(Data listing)
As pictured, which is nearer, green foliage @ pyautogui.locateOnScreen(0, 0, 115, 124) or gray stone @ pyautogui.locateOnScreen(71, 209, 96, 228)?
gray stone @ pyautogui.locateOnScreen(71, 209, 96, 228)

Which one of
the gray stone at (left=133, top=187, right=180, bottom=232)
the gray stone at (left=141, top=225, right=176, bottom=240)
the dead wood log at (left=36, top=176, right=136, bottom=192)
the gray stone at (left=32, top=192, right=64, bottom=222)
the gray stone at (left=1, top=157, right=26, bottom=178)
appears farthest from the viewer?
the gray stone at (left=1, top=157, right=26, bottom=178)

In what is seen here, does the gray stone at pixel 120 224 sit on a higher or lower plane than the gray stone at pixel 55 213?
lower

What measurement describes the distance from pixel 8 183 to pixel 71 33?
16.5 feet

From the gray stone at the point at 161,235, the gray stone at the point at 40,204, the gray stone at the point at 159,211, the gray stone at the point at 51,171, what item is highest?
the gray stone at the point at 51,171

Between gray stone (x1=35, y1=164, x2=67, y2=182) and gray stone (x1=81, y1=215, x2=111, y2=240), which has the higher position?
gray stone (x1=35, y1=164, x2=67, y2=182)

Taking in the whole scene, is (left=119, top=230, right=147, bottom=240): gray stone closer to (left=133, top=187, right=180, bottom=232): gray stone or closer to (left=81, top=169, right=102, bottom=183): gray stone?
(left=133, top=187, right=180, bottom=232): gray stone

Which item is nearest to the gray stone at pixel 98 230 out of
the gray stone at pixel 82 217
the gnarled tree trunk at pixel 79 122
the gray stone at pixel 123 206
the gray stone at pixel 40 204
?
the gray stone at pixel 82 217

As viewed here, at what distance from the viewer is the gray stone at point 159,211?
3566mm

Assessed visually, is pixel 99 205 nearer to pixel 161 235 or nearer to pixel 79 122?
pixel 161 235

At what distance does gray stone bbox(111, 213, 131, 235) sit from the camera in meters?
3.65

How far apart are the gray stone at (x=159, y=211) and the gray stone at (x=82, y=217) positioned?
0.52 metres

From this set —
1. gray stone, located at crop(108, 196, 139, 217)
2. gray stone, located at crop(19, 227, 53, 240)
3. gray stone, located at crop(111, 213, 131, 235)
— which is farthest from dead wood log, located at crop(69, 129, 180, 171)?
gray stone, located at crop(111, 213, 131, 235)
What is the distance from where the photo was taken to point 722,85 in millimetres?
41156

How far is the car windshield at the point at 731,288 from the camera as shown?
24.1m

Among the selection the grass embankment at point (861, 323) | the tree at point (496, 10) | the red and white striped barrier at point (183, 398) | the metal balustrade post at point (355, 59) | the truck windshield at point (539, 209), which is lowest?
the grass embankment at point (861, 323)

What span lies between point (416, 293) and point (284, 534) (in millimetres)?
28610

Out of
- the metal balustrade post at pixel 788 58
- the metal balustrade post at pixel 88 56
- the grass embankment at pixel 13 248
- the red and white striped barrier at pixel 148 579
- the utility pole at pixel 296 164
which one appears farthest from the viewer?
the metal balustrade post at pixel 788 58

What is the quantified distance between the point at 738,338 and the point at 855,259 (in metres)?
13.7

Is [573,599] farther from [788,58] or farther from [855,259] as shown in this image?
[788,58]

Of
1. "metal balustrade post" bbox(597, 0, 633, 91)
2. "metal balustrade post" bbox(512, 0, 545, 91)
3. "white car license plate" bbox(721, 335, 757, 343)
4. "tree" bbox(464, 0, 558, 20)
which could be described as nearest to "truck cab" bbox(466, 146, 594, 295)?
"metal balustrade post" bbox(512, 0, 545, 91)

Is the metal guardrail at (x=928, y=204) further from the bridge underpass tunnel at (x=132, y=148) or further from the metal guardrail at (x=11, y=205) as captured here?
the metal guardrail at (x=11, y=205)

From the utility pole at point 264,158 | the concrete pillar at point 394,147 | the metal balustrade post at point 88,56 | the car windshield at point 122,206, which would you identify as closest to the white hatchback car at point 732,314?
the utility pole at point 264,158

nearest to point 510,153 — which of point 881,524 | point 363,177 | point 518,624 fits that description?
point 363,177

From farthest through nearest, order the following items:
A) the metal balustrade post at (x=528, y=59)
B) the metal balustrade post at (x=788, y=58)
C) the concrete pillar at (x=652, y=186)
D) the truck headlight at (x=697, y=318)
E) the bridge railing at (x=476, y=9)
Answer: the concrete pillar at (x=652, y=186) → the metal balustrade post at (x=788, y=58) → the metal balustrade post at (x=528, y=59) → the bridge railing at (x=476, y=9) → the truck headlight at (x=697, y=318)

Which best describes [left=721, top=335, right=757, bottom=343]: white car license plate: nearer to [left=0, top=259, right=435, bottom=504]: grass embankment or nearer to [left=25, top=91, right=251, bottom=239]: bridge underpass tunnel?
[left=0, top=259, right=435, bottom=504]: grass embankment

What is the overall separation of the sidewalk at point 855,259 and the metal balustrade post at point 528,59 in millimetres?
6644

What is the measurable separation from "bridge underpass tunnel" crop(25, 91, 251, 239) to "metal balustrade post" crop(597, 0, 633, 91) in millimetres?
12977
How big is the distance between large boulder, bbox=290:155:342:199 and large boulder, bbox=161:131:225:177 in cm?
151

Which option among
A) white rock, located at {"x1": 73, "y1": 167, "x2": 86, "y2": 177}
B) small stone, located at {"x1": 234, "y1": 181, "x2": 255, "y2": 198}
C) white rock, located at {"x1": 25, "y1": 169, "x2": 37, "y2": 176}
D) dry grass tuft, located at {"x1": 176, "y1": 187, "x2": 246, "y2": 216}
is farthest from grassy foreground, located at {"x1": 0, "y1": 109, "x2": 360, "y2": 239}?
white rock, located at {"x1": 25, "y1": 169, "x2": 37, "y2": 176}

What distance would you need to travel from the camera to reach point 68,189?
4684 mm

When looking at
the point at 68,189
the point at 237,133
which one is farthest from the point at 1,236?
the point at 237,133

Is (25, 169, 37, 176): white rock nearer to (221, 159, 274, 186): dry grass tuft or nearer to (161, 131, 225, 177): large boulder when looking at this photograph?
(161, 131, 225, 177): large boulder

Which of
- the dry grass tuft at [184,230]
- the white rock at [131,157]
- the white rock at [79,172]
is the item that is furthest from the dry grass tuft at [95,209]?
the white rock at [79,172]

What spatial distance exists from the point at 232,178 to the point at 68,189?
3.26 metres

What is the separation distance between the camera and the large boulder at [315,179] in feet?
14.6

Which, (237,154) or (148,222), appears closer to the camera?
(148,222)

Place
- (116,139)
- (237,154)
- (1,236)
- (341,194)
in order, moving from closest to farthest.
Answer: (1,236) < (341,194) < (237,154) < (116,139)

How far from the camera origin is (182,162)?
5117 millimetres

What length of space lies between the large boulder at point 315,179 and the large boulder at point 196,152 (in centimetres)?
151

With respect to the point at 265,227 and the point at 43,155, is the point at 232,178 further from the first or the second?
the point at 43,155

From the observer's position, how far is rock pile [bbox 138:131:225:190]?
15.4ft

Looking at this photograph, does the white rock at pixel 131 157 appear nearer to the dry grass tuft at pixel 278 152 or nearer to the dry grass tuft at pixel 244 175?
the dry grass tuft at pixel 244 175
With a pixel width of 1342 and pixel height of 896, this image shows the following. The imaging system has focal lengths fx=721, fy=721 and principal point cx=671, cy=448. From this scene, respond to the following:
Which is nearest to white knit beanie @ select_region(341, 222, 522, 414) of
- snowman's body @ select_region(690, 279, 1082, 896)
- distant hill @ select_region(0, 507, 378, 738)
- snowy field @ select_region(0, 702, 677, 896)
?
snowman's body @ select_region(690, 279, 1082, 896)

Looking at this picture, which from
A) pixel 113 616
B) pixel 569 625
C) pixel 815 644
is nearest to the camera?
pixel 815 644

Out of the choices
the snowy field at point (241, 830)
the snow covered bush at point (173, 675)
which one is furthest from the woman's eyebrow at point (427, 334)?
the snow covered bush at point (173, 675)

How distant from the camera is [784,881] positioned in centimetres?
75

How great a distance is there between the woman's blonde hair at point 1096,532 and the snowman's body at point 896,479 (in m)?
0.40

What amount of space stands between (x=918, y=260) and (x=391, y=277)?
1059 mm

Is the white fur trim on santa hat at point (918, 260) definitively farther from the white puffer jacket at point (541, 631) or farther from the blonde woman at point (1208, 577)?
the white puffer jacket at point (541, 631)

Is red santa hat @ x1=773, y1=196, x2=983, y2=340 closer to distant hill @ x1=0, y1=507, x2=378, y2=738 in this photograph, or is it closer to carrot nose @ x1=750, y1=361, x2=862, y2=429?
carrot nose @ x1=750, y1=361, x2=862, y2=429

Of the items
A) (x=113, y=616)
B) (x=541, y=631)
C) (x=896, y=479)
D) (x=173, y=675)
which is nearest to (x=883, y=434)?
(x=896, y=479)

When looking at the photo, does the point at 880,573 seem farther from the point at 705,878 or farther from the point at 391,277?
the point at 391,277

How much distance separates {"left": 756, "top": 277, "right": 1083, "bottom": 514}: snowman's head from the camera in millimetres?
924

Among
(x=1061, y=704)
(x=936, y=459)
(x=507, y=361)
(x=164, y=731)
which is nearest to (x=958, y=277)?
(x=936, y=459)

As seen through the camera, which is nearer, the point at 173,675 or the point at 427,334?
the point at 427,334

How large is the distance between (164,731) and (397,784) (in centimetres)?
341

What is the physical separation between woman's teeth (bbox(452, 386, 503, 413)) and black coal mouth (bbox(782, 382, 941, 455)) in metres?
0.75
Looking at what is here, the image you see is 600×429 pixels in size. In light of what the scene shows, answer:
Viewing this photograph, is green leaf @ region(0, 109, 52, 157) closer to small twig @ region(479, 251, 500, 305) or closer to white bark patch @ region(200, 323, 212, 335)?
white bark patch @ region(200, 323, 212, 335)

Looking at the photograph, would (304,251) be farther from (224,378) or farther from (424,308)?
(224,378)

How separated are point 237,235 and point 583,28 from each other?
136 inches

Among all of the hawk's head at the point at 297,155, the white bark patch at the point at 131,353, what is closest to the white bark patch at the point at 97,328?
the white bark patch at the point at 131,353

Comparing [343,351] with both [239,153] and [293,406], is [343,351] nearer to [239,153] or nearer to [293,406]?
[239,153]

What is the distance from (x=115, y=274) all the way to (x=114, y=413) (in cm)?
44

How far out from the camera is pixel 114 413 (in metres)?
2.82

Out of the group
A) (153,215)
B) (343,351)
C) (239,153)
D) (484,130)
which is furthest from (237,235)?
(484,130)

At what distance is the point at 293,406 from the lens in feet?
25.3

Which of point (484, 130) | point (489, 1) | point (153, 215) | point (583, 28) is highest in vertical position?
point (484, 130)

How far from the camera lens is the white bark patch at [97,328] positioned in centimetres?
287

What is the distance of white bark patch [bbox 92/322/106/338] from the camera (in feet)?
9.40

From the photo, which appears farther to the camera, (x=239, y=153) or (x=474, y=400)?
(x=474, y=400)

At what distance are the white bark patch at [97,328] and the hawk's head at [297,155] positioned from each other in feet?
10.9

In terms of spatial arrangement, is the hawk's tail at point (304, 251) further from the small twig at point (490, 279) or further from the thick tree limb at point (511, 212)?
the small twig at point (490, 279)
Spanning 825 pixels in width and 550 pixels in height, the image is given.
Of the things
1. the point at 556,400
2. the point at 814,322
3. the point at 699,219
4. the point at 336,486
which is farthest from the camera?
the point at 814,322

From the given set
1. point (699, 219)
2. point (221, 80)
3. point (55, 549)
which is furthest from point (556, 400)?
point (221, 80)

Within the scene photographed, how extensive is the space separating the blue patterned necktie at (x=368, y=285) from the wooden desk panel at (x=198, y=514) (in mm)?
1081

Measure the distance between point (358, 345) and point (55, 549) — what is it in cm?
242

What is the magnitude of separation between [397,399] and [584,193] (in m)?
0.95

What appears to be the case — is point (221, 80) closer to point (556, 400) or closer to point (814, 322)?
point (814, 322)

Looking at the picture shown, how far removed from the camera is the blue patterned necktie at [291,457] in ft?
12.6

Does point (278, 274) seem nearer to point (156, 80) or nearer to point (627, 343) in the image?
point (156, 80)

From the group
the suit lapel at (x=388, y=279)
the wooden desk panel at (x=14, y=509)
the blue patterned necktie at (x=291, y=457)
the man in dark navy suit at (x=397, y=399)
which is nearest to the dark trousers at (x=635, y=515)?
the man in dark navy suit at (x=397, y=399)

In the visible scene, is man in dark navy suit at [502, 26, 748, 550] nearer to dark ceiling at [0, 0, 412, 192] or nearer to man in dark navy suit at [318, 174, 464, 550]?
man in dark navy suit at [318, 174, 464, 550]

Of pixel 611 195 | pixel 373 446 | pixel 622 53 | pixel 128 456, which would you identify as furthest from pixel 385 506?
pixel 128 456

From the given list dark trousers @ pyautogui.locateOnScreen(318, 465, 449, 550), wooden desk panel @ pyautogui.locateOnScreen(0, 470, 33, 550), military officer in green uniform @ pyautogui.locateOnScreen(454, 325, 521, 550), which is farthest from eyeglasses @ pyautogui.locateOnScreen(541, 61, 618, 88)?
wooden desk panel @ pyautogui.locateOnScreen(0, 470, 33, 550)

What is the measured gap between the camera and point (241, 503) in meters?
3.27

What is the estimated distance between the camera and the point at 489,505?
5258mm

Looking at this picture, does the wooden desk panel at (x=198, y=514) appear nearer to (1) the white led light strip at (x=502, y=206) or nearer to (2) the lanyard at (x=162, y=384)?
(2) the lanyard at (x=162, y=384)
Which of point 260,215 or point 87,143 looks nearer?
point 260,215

Given exercise:
Copy the rows above word for word, beginning at the line that contains "What is the measured" and continuing through the last line of the rows.

Reply:
What is the measured gap between the camera and point (241, 503) in meters?
3.27

What is the estimated distance between the camera and the point at 489,505?
5258mm

Looking at this picture, does the wooden desk panel at (x=198, y=514) appear nearer to (1) the white led light strip at (x=502, y=206) or nearer to (2) the lanyard at (x=162, y=384)?
(2) the lanyard at (x=162, y=384)
Which of point 260,215 or point 87,143 looks nearer?
point 260,215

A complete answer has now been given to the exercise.